Although we're warned repeatedly that we rarely take sufficient exercise, the eradication of manual labour via technological innovation is rigorous and unrelenting. I may no longer, for example, indulge my eccentricity in the garden: I refer to mowing the lawn. At the store I discovered a vast range of mowers, both electric and petrol. Only at the far, far end, was there the Luddite's favourite, a manual-mower - an egregiously inferior one, judged by the mowers of my childhood. I purchased this mower nonetheless, and thus obtained the benefit of exercise, while mowing the lawn - two birds and one stone, as I say. The neighbours' curtains probably twitched, at the sight of a man preferring to mow with effort, what he might mow with technological assist. After a couple of years the mower fell to bits, unsurprisingly; and my Luddite gardening came to an end.
A certain department store, I found, stocked a wide range of old-fashioned alarm clocks, the type in which a small hammer whacks back-and-forth between two bells. All models, however, were battery operated - so fearful is the burden of manual labour in the winding mechanism. Engineers, I gather, are studying the computer-brain interface, with a view to eradicating manual labour at the desk: I refer to pushing a mouse around, and the physical exhaustion it entails.
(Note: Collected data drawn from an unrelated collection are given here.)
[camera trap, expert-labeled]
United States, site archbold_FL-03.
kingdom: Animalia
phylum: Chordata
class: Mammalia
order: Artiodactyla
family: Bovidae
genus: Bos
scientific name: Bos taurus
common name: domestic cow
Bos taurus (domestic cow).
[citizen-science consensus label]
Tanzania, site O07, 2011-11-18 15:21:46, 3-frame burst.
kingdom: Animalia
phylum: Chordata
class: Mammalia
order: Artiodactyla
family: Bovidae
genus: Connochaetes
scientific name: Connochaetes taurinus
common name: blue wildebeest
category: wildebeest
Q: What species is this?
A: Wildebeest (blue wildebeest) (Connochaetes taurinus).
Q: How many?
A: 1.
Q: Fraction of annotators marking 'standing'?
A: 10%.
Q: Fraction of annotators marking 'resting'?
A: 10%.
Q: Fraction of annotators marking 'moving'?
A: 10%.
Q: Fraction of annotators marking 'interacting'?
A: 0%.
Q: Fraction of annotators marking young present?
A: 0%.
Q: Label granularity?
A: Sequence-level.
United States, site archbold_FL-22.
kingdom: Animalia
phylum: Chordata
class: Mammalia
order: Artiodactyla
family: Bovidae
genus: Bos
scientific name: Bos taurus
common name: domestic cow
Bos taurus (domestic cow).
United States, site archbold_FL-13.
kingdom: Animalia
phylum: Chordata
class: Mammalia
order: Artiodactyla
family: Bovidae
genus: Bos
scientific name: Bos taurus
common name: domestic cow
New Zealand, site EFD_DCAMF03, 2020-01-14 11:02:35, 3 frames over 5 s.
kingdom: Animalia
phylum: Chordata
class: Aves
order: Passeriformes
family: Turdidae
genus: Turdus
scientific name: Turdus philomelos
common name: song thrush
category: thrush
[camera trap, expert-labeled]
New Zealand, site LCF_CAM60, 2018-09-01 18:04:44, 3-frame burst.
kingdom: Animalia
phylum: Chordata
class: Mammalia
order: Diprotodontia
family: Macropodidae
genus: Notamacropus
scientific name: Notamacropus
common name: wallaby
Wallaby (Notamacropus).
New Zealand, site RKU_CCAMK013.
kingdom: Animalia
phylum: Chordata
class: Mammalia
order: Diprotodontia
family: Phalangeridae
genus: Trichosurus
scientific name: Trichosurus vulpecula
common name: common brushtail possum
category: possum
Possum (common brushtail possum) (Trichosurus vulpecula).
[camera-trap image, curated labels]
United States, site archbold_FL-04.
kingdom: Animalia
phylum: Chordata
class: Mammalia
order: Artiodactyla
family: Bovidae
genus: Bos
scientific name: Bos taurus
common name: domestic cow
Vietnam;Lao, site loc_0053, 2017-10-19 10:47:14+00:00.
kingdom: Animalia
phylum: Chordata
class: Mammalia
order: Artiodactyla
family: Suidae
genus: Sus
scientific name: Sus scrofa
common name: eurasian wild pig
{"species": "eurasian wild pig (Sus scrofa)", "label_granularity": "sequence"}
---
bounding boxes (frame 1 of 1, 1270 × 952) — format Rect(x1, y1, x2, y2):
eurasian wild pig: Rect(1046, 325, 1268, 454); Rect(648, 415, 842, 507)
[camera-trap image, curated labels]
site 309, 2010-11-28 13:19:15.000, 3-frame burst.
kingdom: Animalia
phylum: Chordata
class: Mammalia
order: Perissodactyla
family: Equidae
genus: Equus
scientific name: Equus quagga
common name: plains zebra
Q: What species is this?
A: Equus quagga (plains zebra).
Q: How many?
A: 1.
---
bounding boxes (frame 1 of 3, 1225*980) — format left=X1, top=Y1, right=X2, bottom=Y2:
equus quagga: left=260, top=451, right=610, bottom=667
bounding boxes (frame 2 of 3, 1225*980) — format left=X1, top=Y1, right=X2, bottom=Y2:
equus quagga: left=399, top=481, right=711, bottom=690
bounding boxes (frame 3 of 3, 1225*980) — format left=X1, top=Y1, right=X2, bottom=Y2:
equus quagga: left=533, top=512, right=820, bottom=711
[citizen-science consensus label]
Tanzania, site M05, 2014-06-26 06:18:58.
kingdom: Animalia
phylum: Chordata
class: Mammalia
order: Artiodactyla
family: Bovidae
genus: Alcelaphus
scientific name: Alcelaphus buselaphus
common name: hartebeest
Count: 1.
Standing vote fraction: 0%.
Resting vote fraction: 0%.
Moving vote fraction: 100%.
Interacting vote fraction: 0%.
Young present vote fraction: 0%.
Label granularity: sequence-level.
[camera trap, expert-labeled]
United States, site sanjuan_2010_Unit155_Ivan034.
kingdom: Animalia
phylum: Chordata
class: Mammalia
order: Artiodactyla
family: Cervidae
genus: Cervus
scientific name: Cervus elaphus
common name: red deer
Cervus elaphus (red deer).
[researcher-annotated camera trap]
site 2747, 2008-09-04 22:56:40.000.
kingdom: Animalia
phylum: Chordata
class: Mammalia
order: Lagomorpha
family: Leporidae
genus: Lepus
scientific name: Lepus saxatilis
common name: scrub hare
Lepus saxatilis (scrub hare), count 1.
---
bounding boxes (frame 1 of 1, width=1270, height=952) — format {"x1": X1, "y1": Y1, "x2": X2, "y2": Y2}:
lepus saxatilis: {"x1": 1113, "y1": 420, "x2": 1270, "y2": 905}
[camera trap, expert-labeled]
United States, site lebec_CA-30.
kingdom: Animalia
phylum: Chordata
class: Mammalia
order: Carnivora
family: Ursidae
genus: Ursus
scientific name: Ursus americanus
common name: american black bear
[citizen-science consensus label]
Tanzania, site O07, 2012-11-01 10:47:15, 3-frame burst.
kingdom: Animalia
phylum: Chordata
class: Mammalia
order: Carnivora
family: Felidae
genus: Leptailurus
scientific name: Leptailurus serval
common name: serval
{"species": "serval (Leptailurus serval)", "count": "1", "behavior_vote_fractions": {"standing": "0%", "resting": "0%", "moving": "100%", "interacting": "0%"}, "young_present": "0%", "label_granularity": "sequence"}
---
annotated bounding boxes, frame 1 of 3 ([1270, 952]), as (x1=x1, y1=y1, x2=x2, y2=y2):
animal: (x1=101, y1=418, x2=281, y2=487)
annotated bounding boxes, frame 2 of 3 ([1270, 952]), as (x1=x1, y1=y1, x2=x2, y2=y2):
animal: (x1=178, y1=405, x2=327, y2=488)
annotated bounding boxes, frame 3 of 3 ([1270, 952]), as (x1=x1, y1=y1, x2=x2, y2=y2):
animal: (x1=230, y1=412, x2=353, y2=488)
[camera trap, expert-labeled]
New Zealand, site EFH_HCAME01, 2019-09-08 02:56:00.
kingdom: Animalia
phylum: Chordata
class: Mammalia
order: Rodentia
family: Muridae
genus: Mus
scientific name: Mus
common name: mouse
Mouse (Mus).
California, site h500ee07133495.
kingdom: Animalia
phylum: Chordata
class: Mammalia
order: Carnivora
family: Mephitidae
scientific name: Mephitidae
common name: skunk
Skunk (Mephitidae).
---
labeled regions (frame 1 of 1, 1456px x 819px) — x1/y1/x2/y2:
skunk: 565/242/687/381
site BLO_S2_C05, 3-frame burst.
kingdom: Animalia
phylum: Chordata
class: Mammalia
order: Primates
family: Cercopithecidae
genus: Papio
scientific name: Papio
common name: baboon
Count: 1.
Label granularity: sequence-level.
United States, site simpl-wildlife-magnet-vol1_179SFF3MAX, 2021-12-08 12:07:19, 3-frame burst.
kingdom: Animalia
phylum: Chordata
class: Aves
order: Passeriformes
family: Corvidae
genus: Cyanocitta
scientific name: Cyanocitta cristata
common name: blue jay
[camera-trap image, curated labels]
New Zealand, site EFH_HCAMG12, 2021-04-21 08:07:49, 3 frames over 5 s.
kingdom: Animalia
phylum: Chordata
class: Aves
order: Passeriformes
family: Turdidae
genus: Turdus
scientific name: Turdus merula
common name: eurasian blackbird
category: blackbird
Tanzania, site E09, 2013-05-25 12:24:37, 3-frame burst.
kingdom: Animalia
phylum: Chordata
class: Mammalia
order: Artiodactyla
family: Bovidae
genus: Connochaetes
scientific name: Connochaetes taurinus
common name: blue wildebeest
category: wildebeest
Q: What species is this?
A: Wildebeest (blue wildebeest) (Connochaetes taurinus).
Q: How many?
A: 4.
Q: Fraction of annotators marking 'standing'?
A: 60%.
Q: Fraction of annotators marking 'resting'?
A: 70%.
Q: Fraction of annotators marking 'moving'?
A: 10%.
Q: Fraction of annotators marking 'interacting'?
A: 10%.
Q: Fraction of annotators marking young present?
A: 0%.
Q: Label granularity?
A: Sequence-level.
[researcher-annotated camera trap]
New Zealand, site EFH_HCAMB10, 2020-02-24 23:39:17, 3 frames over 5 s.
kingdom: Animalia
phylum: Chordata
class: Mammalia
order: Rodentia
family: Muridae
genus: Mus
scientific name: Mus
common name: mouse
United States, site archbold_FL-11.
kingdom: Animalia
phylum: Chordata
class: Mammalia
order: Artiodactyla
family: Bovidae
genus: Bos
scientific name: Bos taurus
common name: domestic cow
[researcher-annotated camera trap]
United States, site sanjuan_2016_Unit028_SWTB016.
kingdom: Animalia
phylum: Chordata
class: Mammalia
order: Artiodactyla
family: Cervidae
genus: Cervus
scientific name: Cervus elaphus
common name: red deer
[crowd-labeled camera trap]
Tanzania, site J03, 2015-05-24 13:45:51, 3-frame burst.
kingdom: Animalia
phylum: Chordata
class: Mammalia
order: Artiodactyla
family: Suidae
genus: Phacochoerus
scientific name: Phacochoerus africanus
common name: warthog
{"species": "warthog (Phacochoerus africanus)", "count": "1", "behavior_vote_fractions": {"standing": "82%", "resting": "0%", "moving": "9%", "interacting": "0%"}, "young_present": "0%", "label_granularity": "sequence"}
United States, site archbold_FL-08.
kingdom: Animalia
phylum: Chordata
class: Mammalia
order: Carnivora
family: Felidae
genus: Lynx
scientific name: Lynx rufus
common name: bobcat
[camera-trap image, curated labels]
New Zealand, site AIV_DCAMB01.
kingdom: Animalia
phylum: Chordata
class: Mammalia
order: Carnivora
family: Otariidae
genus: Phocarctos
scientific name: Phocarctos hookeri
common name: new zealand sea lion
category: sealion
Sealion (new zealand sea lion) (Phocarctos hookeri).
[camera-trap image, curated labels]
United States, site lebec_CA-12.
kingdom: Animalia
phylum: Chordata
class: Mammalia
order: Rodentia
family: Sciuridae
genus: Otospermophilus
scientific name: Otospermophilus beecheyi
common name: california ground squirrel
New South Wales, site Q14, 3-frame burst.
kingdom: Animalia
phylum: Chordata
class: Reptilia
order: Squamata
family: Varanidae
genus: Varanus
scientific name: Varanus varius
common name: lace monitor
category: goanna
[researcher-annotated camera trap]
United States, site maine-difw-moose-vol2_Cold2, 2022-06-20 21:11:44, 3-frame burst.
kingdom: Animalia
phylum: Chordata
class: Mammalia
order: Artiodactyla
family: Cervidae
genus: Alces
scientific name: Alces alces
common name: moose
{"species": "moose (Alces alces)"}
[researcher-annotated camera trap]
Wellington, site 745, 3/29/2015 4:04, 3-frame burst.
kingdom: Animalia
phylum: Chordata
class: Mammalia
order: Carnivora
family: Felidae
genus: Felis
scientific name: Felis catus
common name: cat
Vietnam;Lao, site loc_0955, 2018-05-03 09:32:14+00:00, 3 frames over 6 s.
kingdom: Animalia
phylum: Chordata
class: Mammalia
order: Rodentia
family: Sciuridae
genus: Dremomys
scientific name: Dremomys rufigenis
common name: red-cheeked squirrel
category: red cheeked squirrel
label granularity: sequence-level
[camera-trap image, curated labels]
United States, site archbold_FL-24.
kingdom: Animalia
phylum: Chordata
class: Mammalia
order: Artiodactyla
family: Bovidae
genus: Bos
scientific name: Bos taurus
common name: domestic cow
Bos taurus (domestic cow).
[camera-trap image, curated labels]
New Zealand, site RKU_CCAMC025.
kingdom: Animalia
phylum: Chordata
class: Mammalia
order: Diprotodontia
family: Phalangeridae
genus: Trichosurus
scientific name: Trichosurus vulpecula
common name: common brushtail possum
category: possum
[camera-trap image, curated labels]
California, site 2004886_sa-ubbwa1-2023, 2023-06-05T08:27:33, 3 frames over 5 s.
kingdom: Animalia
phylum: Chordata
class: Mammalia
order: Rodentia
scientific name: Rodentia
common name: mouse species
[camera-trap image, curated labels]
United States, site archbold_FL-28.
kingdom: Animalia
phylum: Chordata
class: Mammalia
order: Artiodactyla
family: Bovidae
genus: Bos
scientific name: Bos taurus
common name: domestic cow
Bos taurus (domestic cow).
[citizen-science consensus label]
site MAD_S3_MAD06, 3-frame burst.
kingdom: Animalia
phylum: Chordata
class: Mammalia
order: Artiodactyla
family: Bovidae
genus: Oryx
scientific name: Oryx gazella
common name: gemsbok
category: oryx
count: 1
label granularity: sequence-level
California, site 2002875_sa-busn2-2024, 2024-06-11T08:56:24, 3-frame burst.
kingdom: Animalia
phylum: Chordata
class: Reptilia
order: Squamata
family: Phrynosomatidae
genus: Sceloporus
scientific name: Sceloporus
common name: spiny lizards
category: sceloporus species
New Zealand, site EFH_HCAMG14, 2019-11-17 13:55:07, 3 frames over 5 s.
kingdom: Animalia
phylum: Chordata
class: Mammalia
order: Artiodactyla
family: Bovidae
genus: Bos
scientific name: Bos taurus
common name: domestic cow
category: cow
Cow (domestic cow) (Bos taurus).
Returning to cars: if you can jump into a car whenever you like, to go wherever you like, then this fosters a lazy attitude to planning. Dear motorist: if all your recent trips are considered together, have you used your time efficiently? You went out first thing for a newspaper; only later discovering that you're out of bread. You drove all the way to Homebase yesterday: today you drive to a restaurant on the same block, and in which you could've eaten yesterday. Are you really saving any time? I suspect you're kidding yourself.
Now obviously there are practical constraints. I've had a good go at Americans, who live with a regrettable infrastructure wedded to mass car ownership. This is why cities lack distinctiveness, unless that is they pre-date the car. Numbing familiarity; identikit shops; anywhere is everywhere. No-one proceeds on foot: a police car stops; the cop asks what you're up to. I'd drive to Office Depot, park, shop; get back into the car, drive to Wallmart, park shop, get back into the car . . . It is an illusion that cars save time, because everything is now so much further apart. The same trends are evident here: we used to walk to the corner shop; but now drive to the supermarket. Lord, give me a high street and my leg-stretch.
Bibliography
Road Transport and Health, British Medical Association (1997).